Un moment de silence avait succédé à l’étrange récit du prince Alexandre. — Eh bien ! me demanda-t-il un peu inquiet, que pensez-vous de mon histoire ? Ne sommes-nous pas des barbares ? Êtes-vous convaincu maintenant ? Ce prince Dimitri Domenti a connu tous les raffinemens de la civilisation européenne, sa curiosité l’a porté dans divers pays, et cependant cet homme, au sortir de la tombe, n’a pas su pardonner ; la passion qui l’agitait a étouffé en lui les sentimens généreux de l’homme civilisé.

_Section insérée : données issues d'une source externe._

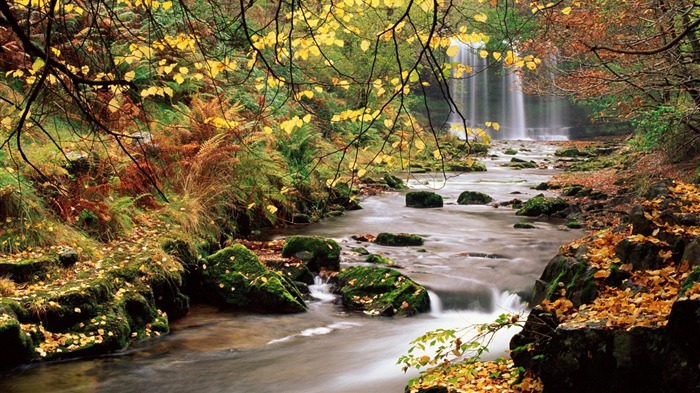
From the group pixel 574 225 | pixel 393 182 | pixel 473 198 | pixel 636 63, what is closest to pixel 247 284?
pixel 574 225

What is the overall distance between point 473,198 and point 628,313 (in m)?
11.7

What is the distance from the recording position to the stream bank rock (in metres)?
3.27

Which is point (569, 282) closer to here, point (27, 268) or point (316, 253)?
point (316, 253)

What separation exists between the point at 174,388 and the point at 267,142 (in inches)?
→ 309

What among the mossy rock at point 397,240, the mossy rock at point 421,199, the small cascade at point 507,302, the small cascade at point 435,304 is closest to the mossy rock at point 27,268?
the small cascade at point 435,304

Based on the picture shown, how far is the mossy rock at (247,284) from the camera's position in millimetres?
7027

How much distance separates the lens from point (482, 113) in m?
38.4

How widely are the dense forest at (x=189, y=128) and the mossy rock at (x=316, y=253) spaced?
26.5 inches

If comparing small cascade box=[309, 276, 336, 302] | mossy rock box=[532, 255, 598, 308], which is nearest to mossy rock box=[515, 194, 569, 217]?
small cascade box=[309, 276, 336, 302]

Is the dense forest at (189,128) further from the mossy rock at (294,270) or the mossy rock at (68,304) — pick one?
the mossy rock at (294,270)

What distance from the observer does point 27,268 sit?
575cm

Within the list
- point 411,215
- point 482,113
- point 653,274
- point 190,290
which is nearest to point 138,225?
point 190,290

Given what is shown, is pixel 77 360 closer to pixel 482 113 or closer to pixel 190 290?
pixel 190 290

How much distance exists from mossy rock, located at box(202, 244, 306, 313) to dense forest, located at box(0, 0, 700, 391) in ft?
1.04
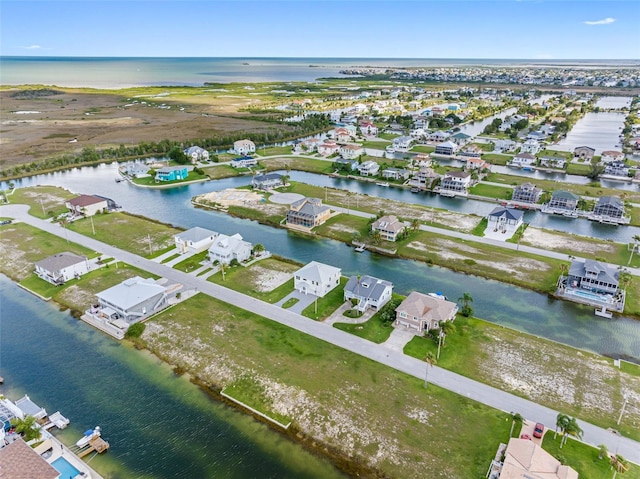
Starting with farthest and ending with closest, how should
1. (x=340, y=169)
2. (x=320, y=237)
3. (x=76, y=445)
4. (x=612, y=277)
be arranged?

Nous, Géorgiens, quoique chrétiens, nous ressemblons un peu à certain pacha mahométan, aimable et doux à Paris, féroce à Trébizonde. L’air du pays nous rend la caractère que nous paraissions avoir perdu. Cette histoire n’est pas, je vous le jure, un conte fait à plaisir ; à Tiflis, l’on s’en souvient encore, et l’on en parle le soir, à la veillée, mais en l’ornant un peu. Je la tiens de la bouche du prince Dimtri lui-même.

— Qu’est devenu Grigory ?

— Son ancien maître a récompensé son dévouement. Grigory a quitté la pelle et la bêche. Tenez, cet homme rond et enluminé qui se pavane devant sa porte, c’est lui, c’est Grigory. Cette belle boutique où se mêlent les fruits, les fleurs et les légumes, lui a été donnée par son ancien maître. Datho cultive en paix son petit champ. Vamiran, qui est resté Arménien dans l’âme, spécule et s’enrichit encore.

— Et le prince Domenti ?

— Il voyage.


HENRI CANTEL.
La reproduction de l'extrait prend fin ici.